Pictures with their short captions
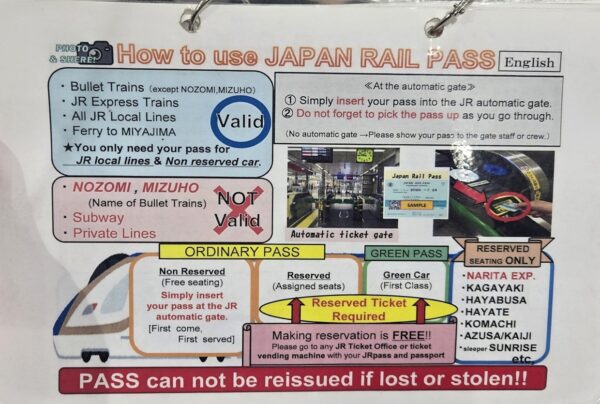 JR Pass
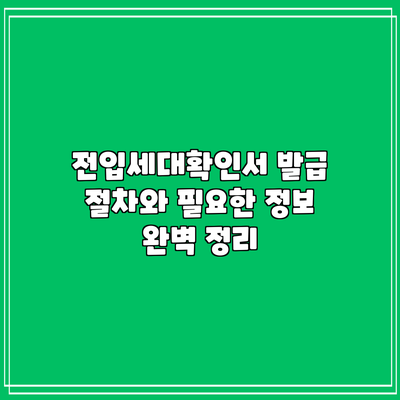 전입세대확인서 발급 절차와 필요한 정보 완벽 정리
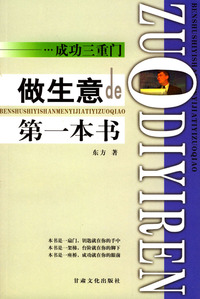 成功三重门:做生意的第一本书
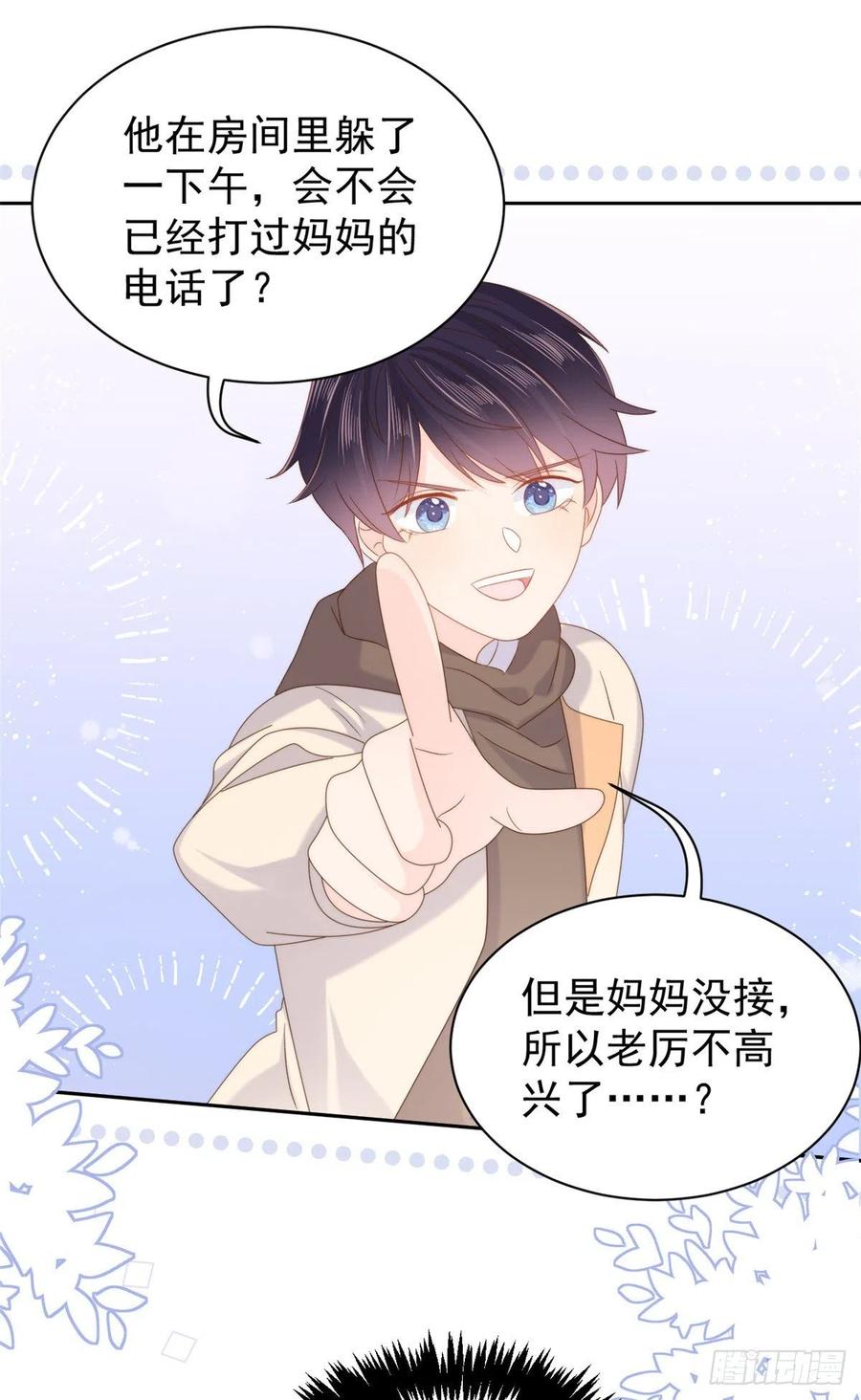 《团宠大佬三岁半》第107话 不对劲的恩人之子！ 第15页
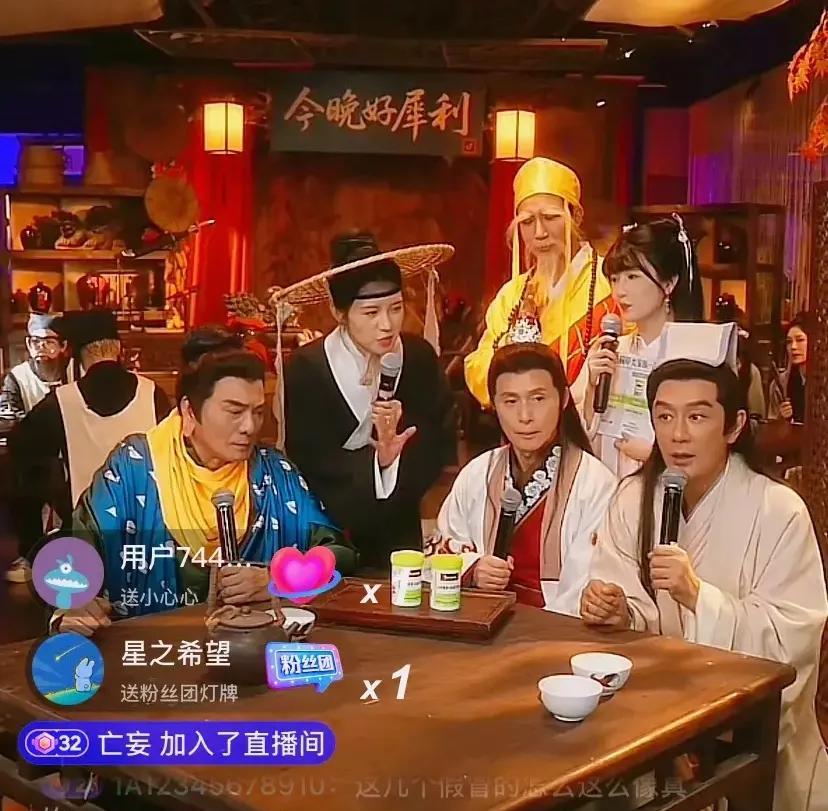 家人们的回忆杀来了！
原本以为是模仿秀，没想到竟是TVB大明星真人直播带货！
现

WORK TO COMPLETE:
Render each nonblank line of the records above as a row in a Markdown table with the columns No. and Line, and leave the pictures out.

OUTPUT OF THE TASK:
| No. | Line |
|---|---|
| 1 |  JR Pass |
| 2 |  전입세대확인서 발급 절차와 필요한 정보 완벽 정리 |
| 3 |  成功三重门:做生意的第一本书 |
| 4 |  《团宠大佬三岁半》第107话 不对劲的恩人之子！ 第15页 |
| 5 |  家人们的回忆杀来了！ |
| 6 | 原本以为是模仿秀，没想到竟是TVB大明星真人直播带货！ |
| 7 | 现 |